NYPD’s #myNYPD Twitter Callout Backfires Horribly

In this May 1, 2012 file photo, a police lieutenant swung his baton at Occupy Wall Street activists in New York.
In this May 1, 2012 file photo, a police lieutenant swung his baton at Occupy Wall Street activists in New York. –Mary Altaffer/AP file

The New York Police Department took to Twitter Tuesday to solicit photos of police officers in the community, but the move fell flat with people instead posting images of alleged police brutality.

Here’s what happened:

The NYPD asked people via their @NYPDNews account to share pictures of themselves with members of the police department using #myNYPD.

The NYPD did receive and retweet some nice photos of officers in the community. Here are some of those photos:

But as #myNYPD picked up steam, the campaign backfired and Twitter was soon buzzing with images of aggressive police behavior with #myNYPD. Images like these:


More images can be seen here, here, and here.

Several news sites have highlighted this as an example of what happens when social media goes wrong and as a valuable lesson on the ways of the Internet. But, this wasn’t just a Twitter fail and public relations nightmare. What the #myNYPD fiasco shows goes beyond the snarkiness that often occurs on social media. It highlights the deep, real issues that some communities have with the NYPD’s policing tactics such as stop and frisk or the incidents of unarmed minority men being shot and killed by police.

Soraya Nadia McDonald of The Washington Post sums it up nicely:

It was another instance of dark levity for Twitter, a brief gotcha moment for users who have not forgotten about the police department's transgressions that have cultivated a deep sense of mistrust among many minorities: the shootings of Amadou Diallo and Sean Bell, stop-and-frisk, the treatment of Occupy Wall Street protesters, the program that was, until recently, spying on Muslim students and mosques, or the two cops who were fired after being tried for raping a woman in her apartment.

While this could be seen as a sort of online poetic justice, the NYPD appears to be taking the #myNYPD blow up in stride.

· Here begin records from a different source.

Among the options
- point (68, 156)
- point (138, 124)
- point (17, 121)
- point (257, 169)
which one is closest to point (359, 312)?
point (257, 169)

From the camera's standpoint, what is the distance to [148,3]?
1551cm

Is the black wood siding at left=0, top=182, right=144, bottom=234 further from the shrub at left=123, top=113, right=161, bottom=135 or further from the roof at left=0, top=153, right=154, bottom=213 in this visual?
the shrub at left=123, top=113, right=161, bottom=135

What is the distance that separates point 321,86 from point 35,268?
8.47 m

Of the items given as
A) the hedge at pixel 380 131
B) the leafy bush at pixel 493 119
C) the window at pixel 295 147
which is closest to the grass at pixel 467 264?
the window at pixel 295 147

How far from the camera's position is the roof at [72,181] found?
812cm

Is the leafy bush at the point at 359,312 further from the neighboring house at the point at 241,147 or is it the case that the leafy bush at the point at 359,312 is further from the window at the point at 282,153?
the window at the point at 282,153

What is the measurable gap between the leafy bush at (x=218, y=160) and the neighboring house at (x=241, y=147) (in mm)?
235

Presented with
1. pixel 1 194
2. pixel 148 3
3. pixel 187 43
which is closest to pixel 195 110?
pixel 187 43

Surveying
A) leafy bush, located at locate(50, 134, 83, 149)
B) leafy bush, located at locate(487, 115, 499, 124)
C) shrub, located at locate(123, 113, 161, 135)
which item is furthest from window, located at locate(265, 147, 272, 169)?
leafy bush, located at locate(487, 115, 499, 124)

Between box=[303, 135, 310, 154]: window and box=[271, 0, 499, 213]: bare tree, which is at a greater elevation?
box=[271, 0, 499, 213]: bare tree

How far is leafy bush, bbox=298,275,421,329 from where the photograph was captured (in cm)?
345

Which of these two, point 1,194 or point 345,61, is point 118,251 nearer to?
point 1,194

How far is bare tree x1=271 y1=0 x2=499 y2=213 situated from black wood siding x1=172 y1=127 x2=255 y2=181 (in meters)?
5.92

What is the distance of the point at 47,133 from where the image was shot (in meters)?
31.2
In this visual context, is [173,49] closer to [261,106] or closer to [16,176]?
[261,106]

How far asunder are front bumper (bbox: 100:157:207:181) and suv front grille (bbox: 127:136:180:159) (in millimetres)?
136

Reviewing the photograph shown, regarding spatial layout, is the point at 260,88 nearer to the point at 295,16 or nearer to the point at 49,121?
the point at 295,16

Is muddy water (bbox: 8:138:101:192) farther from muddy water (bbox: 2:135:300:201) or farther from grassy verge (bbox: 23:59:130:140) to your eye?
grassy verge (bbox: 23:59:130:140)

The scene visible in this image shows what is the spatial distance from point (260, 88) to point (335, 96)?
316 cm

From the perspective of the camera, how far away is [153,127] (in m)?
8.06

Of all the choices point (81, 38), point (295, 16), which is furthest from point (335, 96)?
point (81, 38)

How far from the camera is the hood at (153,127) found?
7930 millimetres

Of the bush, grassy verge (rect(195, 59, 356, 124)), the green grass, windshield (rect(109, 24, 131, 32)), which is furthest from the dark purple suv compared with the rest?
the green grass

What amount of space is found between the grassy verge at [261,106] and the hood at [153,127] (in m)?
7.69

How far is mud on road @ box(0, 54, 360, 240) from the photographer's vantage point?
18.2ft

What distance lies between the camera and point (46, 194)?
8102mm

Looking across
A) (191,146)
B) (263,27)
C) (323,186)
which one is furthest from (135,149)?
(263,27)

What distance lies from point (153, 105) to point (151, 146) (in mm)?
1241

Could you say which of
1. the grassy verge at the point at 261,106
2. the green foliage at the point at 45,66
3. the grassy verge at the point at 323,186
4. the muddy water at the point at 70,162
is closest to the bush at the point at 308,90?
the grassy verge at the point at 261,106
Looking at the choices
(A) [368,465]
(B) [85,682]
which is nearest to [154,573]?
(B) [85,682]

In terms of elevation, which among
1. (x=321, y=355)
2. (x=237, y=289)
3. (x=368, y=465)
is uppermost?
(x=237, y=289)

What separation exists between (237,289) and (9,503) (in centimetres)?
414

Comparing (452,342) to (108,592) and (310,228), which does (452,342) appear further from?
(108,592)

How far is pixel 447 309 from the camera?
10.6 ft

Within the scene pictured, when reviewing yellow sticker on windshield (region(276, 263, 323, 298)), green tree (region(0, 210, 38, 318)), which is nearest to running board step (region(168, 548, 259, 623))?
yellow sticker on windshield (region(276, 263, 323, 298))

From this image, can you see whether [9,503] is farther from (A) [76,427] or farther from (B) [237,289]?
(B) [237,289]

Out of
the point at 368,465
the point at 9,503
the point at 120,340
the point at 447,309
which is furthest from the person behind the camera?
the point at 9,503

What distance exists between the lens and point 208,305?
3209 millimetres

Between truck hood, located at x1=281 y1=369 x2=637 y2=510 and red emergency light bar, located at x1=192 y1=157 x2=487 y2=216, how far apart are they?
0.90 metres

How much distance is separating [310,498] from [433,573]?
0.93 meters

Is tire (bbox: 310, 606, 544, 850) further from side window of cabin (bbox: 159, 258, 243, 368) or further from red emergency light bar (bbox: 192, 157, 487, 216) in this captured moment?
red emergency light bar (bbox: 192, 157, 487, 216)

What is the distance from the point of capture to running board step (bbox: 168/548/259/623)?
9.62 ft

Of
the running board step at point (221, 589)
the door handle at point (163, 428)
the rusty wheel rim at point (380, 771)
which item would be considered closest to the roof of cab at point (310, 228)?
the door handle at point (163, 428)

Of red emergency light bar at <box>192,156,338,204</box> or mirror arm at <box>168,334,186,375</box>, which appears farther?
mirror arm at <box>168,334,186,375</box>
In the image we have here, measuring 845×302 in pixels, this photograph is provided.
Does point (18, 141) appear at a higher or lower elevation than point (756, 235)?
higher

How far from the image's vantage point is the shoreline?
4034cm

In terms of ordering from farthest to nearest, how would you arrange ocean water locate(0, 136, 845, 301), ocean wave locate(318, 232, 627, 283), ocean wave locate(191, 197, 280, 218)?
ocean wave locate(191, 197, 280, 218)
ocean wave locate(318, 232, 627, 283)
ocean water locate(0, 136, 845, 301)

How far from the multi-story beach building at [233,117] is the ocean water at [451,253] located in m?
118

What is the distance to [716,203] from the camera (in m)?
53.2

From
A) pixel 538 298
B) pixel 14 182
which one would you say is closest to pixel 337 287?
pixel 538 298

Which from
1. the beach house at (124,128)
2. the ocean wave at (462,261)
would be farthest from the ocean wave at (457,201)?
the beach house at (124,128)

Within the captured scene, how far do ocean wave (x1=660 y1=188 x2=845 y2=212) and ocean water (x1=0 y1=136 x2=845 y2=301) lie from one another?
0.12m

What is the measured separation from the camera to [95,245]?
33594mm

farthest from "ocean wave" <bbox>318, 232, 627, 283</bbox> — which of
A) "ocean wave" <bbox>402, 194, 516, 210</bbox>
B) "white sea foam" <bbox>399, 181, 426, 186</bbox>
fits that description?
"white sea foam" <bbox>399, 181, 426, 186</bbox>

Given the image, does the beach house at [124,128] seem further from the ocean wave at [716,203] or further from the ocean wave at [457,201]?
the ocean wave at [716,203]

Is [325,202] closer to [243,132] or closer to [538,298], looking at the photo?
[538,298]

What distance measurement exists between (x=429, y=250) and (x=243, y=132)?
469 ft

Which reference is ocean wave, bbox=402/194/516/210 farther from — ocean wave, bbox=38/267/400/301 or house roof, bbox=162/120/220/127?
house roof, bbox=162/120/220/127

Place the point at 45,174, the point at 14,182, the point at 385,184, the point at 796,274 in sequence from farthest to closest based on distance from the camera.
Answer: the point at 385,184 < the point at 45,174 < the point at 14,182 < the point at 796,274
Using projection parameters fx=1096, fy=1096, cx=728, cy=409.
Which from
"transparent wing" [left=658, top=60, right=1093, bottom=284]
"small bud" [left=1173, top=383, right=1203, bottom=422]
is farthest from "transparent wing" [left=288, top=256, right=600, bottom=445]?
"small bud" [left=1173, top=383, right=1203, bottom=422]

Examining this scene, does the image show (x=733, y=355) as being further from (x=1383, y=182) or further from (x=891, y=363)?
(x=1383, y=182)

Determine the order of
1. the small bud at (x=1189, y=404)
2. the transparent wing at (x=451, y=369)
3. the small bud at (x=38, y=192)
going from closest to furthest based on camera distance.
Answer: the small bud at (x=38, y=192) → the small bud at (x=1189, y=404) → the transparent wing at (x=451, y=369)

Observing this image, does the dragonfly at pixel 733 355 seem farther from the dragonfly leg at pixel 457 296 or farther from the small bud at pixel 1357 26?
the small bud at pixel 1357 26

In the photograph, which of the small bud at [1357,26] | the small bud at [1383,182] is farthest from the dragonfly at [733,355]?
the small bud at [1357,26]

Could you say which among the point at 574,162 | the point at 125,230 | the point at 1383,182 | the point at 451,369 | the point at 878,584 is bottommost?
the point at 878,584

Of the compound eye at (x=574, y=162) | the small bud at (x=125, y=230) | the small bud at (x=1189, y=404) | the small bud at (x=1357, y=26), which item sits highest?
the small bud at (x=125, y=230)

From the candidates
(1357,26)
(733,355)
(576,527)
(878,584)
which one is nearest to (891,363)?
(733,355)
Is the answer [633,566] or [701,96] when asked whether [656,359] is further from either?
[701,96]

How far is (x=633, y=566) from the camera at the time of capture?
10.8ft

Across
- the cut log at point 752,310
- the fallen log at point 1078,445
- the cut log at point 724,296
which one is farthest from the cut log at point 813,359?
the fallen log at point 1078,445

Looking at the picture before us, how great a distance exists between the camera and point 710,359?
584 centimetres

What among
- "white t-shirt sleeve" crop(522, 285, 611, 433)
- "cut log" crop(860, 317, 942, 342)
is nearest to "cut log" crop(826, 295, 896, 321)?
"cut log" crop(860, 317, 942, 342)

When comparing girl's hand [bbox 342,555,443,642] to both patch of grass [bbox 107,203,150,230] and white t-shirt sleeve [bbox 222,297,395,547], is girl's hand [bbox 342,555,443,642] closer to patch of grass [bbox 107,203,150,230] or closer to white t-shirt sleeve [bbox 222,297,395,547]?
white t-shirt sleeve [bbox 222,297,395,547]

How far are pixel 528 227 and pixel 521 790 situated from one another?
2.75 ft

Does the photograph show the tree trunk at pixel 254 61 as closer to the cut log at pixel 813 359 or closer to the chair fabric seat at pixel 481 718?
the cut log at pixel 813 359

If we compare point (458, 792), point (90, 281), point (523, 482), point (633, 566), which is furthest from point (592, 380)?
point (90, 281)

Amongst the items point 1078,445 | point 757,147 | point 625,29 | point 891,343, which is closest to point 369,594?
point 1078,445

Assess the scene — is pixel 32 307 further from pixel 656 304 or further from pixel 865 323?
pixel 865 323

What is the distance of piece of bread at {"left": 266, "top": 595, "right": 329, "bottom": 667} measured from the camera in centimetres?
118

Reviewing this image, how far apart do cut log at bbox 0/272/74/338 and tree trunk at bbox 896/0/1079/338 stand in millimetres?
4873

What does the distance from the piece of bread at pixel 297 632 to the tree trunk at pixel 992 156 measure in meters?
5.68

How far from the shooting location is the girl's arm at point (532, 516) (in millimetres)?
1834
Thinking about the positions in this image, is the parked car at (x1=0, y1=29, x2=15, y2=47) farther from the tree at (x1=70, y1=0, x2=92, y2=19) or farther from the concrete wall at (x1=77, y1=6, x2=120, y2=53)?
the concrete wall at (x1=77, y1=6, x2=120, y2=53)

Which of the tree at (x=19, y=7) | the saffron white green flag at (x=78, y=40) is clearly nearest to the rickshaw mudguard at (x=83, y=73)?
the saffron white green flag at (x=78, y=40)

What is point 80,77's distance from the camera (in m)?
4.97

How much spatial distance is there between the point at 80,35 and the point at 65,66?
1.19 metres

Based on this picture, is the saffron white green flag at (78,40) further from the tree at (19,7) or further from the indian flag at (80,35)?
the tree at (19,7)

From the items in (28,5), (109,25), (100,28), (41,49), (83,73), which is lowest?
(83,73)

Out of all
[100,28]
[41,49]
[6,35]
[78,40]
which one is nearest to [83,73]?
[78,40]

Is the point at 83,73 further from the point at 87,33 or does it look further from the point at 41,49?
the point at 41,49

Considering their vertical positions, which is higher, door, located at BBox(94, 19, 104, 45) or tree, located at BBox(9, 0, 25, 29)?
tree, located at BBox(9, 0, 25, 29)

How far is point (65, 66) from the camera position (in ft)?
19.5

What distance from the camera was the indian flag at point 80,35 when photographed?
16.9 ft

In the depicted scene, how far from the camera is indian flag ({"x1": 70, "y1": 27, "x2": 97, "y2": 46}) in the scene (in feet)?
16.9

According to The Wall Street Journal, the NYPD released a statement Tuesday, saying the campaign was an effort at “open dialogue.’’

"The NYPD is creating new ways to communicate effectively with the community," [Deputy Chief Kim Royster ]said. "Twitter provides an open forum for an uncensored exchange and this is an open dialogue good for our city."


The head of the NYPD, Commissioner William Bratton, said today that he was caught off guard by the harsh response to #myNYPD, but has no plans to quit social media, the Associated Press reports.